§ **Set task**:
Turn the records from the line containing "Camera intrinsic parameters" through the end of the records, both ends included, into a Markdown table with the columns Row and Text, leaving out blank lines.

§ **Data provided**:
↓↓↓
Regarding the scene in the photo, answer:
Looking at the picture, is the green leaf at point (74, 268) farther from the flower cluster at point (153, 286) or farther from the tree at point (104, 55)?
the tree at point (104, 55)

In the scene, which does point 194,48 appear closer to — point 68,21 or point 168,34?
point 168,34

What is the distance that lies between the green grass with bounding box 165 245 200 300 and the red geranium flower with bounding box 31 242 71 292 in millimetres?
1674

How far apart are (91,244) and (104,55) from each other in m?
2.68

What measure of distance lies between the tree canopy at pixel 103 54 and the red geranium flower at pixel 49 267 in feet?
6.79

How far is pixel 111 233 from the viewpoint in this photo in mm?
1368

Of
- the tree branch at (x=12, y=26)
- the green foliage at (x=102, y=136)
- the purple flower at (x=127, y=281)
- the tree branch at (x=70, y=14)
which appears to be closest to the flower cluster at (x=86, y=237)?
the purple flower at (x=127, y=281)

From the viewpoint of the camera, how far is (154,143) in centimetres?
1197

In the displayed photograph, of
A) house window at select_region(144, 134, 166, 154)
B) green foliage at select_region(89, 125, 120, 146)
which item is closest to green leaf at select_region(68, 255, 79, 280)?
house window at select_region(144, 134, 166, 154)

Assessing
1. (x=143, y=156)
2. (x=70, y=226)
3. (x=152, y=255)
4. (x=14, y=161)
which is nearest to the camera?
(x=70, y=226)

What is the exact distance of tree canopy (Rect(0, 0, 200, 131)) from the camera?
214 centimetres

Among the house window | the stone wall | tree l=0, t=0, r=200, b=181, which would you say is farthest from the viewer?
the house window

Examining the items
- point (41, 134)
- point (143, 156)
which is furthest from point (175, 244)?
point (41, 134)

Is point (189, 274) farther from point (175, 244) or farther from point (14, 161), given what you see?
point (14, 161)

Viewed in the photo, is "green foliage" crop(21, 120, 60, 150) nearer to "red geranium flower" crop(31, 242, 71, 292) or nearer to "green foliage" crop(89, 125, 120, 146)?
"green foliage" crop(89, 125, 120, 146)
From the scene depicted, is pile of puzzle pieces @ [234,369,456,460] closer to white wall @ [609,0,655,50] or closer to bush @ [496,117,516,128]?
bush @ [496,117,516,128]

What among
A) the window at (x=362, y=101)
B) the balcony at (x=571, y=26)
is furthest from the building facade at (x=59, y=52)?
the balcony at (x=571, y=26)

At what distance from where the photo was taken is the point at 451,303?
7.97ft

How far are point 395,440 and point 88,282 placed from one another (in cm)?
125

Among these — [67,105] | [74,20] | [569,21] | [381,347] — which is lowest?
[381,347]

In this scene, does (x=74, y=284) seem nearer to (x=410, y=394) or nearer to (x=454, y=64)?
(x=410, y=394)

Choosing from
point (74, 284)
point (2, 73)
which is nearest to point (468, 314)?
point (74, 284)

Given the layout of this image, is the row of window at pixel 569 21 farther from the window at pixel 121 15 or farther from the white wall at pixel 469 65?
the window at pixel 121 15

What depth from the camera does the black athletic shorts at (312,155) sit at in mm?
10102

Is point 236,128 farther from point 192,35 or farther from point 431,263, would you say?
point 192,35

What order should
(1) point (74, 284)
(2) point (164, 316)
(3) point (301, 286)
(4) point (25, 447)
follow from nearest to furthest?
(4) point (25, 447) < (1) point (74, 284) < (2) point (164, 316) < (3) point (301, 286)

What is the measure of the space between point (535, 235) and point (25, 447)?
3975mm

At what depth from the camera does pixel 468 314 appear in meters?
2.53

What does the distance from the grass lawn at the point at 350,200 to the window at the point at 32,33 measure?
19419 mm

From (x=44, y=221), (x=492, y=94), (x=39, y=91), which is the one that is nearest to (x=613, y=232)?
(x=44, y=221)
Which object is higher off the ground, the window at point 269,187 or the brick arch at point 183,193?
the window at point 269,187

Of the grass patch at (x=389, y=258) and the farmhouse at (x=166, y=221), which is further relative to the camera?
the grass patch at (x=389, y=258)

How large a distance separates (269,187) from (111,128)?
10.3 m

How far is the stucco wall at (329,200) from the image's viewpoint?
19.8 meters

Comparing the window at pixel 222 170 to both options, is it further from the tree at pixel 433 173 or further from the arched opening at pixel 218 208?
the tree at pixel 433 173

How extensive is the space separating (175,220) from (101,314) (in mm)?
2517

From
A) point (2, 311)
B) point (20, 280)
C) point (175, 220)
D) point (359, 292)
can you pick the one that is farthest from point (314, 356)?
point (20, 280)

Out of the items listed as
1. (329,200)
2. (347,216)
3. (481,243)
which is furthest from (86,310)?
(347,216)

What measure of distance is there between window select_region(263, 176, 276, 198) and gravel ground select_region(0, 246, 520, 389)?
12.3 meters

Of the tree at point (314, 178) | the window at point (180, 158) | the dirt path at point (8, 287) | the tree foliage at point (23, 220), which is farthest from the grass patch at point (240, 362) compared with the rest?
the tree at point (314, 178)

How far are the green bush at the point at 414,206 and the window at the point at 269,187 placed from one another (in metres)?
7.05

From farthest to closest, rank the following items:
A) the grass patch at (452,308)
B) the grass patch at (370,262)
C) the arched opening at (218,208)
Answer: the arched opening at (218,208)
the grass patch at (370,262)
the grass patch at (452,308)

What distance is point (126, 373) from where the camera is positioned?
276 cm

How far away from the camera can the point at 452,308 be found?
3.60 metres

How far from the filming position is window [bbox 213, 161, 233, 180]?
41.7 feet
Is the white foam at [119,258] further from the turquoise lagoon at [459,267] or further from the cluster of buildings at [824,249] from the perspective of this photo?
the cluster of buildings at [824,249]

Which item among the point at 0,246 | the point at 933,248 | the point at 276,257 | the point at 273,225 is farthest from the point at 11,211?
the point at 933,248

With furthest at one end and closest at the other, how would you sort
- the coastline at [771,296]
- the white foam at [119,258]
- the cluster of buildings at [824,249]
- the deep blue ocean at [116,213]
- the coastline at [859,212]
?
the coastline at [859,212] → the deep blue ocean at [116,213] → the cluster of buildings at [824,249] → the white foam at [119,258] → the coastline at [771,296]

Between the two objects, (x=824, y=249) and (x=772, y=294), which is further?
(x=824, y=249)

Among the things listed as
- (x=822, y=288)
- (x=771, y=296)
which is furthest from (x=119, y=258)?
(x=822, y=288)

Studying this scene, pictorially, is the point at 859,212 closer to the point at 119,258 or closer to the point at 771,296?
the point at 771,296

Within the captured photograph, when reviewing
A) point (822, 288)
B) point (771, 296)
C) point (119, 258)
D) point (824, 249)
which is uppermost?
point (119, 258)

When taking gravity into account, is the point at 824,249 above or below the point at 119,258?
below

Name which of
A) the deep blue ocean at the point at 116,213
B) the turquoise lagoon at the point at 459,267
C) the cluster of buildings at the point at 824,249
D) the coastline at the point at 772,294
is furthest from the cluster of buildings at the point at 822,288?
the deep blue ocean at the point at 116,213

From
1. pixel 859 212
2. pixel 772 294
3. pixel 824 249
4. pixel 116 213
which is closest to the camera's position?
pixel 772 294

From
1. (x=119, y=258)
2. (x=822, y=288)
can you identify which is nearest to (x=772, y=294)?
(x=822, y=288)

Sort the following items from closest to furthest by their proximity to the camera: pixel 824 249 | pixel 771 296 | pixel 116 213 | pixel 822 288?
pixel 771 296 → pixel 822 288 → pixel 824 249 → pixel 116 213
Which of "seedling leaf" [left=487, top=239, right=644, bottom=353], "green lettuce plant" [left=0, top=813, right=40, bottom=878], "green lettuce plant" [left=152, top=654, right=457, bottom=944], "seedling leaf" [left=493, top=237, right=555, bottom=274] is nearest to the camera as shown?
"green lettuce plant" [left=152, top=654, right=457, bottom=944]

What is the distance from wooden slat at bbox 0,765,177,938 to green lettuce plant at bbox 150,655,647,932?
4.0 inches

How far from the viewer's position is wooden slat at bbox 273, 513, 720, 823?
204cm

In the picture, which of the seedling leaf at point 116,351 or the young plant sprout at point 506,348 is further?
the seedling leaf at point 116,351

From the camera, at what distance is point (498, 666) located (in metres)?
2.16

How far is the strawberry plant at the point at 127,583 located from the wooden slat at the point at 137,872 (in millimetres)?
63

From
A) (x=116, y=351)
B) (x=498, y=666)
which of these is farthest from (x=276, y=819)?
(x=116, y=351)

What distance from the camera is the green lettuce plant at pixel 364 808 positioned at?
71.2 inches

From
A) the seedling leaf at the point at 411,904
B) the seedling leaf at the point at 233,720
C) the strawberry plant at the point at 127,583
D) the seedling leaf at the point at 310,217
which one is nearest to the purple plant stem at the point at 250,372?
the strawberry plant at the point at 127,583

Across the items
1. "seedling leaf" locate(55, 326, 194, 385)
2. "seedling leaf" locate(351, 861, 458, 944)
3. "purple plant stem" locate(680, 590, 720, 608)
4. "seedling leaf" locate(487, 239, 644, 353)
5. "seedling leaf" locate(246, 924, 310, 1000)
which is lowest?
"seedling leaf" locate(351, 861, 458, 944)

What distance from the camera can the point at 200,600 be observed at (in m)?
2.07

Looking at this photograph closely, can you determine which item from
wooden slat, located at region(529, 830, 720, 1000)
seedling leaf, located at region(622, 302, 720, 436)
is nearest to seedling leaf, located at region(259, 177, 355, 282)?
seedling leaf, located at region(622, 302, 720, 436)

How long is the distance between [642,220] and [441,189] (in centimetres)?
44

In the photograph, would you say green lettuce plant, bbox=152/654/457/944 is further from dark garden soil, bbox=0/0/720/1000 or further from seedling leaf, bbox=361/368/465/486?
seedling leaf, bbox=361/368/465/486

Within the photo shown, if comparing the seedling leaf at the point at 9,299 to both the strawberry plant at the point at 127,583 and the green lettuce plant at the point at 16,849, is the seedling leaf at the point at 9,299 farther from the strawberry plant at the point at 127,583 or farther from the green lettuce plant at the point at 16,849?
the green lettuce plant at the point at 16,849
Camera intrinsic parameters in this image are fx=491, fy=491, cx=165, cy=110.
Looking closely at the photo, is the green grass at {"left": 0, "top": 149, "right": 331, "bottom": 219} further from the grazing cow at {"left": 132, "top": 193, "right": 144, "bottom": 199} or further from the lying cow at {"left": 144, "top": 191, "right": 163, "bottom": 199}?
↑↑↑
§ **Task result**:
| Row | Text |
|---|---|
| 1 | Camera intrinsic parameters in this image are fx=491, fy=491, cx=165, cy=110. |
| 2 | Looking closely at the photo, is the green grass at {"left": 0, "top": 149, "right": 331, "bottom": 219} further from the grazing cow at {"left": 132, "top": 193, "right": 144, "bottom": 199} or further from the lying cow at {"left": 144, "top": 191, "right": 163, "bottom": 199}? |